* START Raw records *

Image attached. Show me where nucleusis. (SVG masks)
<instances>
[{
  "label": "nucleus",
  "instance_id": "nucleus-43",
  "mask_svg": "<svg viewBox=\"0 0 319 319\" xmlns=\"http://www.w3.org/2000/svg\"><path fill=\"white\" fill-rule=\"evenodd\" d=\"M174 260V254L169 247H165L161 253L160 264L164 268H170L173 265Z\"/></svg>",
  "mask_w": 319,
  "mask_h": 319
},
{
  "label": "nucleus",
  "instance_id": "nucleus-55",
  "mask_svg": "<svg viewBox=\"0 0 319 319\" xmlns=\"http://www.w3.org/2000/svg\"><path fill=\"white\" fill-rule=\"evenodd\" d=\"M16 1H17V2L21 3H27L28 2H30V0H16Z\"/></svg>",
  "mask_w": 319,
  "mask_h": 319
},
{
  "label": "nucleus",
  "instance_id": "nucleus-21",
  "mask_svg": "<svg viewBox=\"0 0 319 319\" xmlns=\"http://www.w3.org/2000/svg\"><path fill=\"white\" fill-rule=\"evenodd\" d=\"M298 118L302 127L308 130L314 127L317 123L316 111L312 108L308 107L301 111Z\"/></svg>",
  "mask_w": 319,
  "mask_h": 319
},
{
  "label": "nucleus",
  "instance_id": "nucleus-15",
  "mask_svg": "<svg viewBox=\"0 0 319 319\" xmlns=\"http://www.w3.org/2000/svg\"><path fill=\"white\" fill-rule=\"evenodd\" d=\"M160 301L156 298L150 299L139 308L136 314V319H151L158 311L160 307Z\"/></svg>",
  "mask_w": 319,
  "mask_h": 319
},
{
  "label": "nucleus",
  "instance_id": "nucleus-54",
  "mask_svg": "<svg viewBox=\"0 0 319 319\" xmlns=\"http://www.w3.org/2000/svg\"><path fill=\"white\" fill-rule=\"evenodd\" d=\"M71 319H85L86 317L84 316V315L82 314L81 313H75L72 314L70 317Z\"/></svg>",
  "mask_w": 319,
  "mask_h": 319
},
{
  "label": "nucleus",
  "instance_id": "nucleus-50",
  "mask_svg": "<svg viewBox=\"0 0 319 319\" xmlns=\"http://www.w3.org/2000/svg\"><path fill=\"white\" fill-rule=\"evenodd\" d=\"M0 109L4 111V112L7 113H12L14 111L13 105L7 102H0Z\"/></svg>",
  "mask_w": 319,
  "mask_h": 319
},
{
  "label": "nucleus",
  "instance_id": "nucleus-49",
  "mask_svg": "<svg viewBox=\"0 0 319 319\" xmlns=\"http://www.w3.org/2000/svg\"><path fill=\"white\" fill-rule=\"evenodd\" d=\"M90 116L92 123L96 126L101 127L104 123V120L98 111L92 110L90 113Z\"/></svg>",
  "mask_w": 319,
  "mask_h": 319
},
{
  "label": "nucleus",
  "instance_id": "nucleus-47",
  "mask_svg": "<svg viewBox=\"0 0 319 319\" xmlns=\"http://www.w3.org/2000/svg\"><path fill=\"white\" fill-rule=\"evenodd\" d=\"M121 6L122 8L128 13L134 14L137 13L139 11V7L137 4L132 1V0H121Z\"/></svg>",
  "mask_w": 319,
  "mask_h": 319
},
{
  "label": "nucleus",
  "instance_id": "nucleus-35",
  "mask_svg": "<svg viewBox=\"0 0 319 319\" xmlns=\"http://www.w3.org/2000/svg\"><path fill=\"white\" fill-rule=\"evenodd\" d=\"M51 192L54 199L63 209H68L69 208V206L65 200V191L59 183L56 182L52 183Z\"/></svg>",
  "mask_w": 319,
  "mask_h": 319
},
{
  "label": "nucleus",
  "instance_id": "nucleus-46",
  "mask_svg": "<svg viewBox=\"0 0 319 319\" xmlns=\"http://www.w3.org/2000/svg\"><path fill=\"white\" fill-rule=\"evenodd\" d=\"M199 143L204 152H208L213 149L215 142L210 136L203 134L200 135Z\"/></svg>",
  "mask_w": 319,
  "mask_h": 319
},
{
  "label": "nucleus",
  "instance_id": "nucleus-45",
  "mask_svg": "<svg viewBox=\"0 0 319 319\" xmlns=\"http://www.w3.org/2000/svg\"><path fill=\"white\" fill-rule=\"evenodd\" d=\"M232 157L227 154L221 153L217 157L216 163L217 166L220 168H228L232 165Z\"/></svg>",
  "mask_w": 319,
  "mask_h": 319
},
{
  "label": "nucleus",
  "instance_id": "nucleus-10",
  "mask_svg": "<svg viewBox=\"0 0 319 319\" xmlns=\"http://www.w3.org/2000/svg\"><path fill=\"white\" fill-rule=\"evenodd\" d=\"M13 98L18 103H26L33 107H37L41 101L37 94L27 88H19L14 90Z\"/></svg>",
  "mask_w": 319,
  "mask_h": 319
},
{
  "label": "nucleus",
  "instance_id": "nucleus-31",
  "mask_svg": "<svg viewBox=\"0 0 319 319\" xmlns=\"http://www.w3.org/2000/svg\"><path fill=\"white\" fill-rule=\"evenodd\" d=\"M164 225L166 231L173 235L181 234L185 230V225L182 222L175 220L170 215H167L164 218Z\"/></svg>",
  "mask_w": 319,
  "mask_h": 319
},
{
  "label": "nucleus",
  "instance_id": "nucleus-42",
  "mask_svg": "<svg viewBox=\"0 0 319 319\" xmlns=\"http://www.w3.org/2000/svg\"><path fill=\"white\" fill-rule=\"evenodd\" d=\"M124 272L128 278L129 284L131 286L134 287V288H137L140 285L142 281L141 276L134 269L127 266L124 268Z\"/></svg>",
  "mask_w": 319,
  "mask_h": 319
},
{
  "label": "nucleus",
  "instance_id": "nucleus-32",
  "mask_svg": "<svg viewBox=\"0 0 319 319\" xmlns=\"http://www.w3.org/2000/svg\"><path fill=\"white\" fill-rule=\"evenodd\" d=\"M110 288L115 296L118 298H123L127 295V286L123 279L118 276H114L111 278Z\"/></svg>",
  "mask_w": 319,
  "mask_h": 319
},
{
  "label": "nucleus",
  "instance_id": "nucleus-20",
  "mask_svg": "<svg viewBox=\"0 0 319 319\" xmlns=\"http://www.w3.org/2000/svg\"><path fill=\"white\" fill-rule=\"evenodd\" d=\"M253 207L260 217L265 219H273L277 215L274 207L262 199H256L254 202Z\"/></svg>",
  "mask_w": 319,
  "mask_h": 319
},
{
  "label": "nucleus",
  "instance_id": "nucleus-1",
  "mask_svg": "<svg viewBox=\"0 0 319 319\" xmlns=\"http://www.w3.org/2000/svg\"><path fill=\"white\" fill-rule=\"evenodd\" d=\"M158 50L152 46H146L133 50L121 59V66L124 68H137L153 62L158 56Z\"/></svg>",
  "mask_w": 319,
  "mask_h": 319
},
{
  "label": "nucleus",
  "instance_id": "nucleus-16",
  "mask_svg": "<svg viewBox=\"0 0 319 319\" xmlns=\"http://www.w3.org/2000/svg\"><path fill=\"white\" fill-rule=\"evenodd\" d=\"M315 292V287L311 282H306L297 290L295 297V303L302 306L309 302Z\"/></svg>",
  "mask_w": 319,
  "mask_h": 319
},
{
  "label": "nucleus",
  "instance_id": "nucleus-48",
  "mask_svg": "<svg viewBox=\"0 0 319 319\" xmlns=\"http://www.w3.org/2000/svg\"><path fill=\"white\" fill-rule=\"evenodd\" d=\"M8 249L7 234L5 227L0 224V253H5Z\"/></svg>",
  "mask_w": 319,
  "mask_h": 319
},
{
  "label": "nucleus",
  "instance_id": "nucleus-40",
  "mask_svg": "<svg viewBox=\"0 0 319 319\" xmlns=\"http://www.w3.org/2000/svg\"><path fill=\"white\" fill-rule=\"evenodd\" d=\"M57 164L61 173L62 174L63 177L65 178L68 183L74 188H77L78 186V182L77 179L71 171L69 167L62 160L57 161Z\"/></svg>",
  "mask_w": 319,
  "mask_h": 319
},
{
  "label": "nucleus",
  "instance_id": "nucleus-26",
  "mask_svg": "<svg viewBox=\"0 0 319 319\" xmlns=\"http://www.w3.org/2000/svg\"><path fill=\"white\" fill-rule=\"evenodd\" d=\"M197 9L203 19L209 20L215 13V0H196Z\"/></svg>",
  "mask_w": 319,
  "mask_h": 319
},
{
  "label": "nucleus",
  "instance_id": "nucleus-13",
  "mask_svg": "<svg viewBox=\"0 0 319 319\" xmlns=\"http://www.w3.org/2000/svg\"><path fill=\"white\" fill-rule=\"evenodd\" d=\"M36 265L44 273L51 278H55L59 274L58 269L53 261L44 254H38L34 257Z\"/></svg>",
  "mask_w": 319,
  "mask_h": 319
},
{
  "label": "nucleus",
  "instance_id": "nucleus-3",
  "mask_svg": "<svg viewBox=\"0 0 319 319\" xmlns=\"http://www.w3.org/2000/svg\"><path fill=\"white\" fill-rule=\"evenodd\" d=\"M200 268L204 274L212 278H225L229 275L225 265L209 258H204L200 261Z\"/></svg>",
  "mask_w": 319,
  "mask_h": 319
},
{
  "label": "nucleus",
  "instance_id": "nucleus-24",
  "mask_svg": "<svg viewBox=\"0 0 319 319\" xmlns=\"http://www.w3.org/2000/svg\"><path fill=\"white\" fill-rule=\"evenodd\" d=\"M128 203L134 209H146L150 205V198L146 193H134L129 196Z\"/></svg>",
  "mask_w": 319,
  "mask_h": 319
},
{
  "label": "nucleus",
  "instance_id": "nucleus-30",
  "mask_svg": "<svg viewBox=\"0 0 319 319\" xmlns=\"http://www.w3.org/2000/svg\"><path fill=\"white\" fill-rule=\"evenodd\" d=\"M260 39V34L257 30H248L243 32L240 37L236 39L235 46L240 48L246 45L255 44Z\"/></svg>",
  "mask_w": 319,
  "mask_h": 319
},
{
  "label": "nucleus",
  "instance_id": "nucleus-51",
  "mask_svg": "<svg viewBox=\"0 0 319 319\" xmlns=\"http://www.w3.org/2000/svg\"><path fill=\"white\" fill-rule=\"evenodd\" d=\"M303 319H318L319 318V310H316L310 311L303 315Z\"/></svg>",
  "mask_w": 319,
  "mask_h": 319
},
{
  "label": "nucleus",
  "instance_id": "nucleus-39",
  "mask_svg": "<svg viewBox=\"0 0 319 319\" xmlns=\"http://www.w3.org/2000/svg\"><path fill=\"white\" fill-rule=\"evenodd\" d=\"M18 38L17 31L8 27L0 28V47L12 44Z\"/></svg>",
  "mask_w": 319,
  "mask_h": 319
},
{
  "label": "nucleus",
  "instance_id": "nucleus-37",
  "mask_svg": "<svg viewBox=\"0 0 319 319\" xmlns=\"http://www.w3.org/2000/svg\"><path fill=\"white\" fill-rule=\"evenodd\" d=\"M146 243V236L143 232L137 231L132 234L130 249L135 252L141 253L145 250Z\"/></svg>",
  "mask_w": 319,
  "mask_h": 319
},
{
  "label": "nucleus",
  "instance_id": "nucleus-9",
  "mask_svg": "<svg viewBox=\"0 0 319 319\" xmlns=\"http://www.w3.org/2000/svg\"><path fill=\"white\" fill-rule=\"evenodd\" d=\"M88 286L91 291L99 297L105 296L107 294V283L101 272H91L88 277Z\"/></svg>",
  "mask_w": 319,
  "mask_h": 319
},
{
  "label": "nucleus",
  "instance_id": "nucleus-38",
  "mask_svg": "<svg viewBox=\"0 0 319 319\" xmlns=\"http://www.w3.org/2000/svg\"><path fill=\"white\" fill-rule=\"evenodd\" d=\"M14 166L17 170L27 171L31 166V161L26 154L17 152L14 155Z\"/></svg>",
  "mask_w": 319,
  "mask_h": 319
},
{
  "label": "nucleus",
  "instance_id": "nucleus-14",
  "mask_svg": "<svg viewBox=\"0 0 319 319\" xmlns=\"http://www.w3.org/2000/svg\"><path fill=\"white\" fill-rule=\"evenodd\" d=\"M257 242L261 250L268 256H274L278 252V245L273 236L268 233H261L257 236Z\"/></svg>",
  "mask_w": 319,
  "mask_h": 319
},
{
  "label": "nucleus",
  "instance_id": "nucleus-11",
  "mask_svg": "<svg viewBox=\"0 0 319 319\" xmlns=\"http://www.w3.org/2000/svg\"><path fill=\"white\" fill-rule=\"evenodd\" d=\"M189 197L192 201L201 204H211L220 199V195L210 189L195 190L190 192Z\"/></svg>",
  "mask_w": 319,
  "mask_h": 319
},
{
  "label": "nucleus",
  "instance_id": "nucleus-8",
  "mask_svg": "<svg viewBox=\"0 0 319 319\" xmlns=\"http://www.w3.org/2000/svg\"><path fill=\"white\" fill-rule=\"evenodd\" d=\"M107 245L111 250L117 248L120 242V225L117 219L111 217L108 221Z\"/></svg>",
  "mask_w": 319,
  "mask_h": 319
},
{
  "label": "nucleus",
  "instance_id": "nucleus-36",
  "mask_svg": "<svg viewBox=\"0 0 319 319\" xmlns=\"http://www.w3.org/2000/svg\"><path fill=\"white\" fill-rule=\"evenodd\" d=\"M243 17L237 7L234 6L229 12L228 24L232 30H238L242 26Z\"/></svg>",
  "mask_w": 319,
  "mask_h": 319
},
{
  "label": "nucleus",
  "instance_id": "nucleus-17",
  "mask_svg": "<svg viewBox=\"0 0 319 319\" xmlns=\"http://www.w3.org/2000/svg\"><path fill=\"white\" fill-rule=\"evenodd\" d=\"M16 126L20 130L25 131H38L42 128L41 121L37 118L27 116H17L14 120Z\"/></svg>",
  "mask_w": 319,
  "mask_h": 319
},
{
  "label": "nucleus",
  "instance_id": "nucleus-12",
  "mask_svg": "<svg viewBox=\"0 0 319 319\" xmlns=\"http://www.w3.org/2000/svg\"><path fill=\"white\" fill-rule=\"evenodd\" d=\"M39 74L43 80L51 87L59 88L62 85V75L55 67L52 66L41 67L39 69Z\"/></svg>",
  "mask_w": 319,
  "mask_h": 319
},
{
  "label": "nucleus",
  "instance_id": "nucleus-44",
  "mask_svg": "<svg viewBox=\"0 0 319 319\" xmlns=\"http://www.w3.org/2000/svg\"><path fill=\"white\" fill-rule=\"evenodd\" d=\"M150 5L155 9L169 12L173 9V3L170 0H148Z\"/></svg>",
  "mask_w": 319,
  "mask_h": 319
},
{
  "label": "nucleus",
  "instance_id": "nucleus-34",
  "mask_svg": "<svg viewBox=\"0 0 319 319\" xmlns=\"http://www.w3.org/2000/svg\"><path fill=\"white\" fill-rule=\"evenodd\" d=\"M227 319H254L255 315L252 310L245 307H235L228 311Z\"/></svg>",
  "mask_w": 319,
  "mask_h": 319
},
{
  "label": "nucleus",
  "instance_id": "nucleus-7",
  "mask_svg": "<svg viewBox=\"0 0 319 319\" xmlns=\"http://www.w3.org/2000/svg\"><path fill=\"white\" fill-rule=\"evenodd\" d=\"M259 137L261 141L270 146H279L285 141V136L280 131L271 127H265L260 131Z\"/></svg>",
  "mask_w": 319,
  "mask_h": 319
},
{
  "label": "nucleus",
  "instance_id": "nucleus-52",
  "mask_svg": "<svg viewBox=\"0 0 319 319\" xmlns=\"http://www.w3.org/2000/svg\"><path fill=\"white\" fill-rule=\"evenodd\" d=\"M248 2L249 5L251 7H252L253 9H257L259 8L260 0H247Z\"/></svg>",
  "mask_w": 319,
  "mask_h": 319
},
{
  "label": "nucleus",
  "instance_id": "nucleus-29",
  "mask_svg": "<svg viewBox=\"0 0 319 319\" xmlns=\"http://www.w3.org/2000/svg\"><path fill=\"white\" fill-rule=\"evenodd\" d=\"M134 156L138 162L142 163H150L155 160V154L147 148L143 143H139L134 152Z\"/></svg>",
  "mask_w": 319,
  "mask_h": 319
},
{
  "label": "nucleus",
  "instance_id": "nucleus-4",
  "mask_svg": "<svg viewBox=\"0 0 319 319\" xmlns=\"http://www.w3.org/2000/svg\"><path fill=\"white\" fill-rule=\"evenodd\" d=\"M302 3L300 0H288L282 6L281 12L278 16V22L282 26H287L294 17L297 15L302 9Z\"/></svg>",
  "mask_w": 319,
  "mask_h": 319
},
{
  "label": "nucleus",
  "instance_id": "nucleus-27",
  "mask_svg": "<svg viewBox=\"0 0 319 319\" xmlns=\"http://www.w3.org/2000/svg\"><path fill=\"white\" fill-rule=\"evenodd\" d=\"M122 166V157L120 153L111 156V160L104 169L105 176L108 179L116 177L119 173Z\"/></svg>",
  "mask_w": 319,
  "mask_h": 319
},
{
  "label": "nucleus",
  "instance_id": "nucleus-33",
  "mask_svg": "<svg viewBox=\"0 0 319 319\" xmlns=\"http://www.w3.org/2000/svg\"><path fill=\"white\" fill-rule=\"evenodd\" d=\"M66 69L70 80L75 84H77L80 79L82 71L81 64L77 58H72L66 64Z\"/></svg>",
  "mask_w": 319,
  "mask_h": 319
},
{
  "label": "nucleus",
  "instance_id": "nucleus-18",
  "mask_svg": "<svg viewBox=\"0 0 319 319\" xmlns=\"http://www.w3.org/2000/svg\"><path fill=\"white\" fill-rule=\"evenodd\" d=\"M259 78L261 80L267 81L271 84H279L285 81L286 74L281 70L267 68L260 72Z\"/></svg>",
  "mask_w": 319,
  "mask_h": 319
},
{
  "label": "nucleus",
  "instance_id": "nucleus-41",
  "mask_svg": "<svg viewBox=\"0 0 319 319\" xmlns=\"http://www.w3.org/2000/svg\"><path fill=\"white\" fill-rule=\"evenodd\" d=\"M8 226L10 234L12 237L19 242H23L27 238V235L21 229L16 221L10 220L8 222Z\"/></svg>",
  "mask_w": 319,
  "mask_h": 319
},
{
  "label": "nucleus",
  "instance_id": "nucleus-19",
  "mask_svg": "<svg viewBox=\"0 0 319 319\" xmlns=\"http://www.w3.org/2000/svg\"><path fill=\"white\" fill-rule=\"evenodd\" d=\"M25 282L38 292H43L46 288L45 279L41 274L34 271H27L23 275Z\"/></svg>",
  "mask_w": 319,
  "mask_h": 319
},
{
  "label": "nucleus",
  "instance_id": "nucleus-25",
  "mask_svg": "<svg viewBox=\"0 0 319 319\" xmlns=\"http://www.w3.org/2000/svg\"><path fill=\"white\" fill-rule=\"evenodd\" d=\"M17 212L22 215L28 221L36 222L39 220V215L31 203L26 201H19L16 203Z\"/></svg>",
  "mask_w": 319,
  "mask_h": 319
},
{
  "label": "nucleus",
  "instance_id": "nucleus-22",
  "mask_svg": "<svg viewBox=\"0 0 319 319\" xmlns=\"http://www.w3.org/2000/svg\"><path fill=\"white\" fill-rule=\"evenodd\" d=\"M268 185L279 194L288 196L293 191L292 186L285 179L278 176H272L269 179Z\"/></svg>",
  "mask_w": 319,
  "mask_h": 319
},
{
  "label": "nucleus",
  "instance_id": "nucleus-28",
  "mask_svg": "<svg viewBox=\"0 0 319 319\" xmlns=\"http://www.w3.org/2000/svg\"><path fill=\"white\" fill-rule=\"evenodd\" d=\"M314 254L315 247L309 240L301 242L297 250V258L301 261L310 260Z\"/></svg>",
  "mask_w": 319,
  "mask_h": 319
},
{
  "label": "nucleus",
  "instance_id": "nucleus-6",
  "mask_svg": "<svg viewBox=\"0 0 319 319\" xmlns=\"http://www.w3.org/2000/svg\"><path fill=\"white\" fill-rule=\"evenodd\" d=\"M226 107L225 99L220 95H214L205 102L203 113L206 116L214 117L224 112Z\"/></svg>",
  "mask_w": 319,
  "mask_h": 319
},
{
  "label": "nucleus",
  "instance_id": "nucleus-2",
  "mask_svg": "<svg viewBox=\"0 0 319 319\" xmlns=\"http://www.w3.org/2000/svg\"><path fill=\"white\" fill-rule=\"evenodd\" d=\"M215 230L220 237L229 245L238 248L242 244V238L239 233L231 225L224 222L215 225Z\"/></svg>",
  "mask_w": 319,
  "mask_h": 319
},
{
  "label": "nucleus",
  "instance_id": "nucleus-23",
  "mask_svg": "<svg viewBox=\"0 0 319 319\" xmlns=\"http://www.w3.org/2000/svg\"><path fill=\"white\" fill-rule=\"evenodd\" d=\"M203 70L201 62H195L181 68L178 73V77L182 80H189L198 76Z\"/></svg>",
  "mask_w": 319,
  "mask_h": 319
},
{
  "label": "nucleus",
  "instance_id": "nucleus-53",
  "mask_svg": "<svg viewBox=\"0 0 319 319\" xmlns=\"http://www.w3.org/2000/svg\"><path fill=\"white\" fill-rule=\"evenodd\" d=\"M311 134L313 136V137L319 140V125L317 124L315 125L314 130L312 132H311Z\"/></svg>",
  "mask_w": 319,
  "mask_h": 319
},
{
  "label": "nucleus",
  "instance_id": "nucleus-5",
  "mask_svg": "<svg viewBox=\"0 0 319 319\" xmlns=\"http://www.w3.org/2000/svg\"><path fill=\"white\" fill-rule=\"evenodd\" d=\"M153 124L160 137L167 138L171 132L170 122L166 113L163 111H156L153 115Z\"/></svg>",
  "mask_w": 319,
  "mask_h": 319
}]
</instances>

* END Raw records *

• Aim of the exercise: Reproduce the data from its first line through the line containing "260V254L169 247H165L161 253L160", swapping "instance_id" for "instance_key" and leaving everything else unchanged.

• Exercise solution:
Image attached. Show me where nucleusis. (SVG masks)
<instances>
[{
  "label": "nucleus",
  "instance_key": "nucleus-43",
  "mask_svg": "<svg viewBox=\"0 0 319 319\" xmlns=\"http://www.w3.org/2000/svg\"><path fill=\"white\" fill-rule=\"evenodd\" d=\"M174 260V254L169 247H165L161 253L160 264L164 268H170L173 265Z\"/></svg>",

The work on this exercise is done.